Pertama, menjadi pertanyaan: apa tujuan perpustakaan memberlakukan denda? Untuk mendisiplinkan anggotanya, atau untuk mengumpulkan uang?
Perpustakaan memperoleh pemasukan dari denda. Uangnya digunakan kembali untuk pembelian dan perawatan buku, untuk biaya even-even atau menyediakan fasilitas penunjang. Denda setiap keterlambatan memang sedikit, tetapi menjadi banyak dan banyak karena tidak sedikit orang yang kena denda.
Fakta makin banyaknya yang didenda menunjukkan disiplinnya rendah. Apakah ini sengaja dipelihara demi mencapai tujuan yang kedua? Jadi curiga nih kamu.
Perpustakaan jadi serba sulit. Sebab ia harus menyediakan akses yang merata, sementara ada sebagian pemustaka yang tidak mempedulikan hak orang lain. Mereka tidak segera mengembalikan pinjaman. Ada yang bilang masih membutuhkan, ada yang lupa, bahkan ada yang menganggap enteng jumlah uang dendanya.

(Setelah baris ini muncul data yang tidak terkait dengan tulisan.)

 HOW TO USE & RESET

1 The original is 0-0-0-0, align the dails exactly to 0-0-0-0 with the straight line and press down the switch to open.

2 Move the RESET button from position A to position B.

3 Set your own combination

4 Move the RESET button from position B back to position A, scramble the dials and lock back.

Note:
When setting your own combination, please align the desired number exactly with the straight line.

Kedua, saat ini banyak pustakawan menganggap pembebanan denda merusak misi perpustakaan untuk menyediakan akses informasi yang gratis dan adil. Bagi yang benar-benar tidak mampu membayar akan timbul rasa malu dan enggan datang lagi ke perpustakaan. Akibatnya buku-buku yang tertahan di rumah mereka benar-benar tidak kembali ke perpustakaan.
Enggak bisa kita ingkari bahwa masyarakat yang secara ekonomi kurang beruntung akan terbebani. Sedangkan mereka adalah kelompok yang mestinya paling diuntungkan dari adanya layanan perpustakaan.
Untunglah perpustakaan tidak kejam-kejam amat. Jika peminjam datang mengembalikan buku dan meminta keringanan, biasanya tidak harus membayar semuanya yang mungkin jumlahnya ratusan ribu. Malah Perpustakaan Kota Malang pada tahun 2016 mengubah denda dari semula Rp 500 per hari untuk satu buku menjadi maksimal sebesar Rp 15 ribu. Jadi ringan banget kan, kalo maksimal 15 ribu berapa pun bukunya dan lamanya.
Di tempat lain sudah kayak di Malang juga, semoga aja. Kabar baik datangnya dari luar Indonesia, di mana perpustakaan umum berbagai kota memberikan amnesti atau pemutihan. Masyarakat diminta datang, tidak usah takut meskipun bukunya dipinjam sejak puluhan tahun. Tidak ada sanksi. Hasilnya tidak mengecewakan, ribuan buku kembali ke perpus.
Adanya denda sebenarnya menambah pekerjaan staf perpus. Mereka harus mencatat dan melaporkan setiap bulan dan mempertanggungjawabkan penggunaannya. Jumlahnya besar tapi tidak bisa asal pakai. Dan paling repot adalah menghadapi kamu yang ngeyel saat ditagih.
Pendekatan untuk memulangkan buku dari tangan peminjam dengan penghapusan denda tidak harus berlaku total. Misalnya bisa diberlakukan untuk anggota dari kalangan anak-anak atau pelajar dalam periode tertentu. Untuk kelompok lain dilakukan dalam jangka waktu yang lain pula.
Kesalahan kamu kepada perpus juga bisa diampuni tanpa bayar denda. Kamu bisa lakukan sesuatu yang bermanfaat. Umpamanya ikut dalam proyek percobaan program baru yang mereka luncurkan. Pinter menggambar desain, programming atau punya keahlian lain, ajukan saja sebagai kompensasi dari kamu. Sekalian kamu dapat pengalaman positif di situ.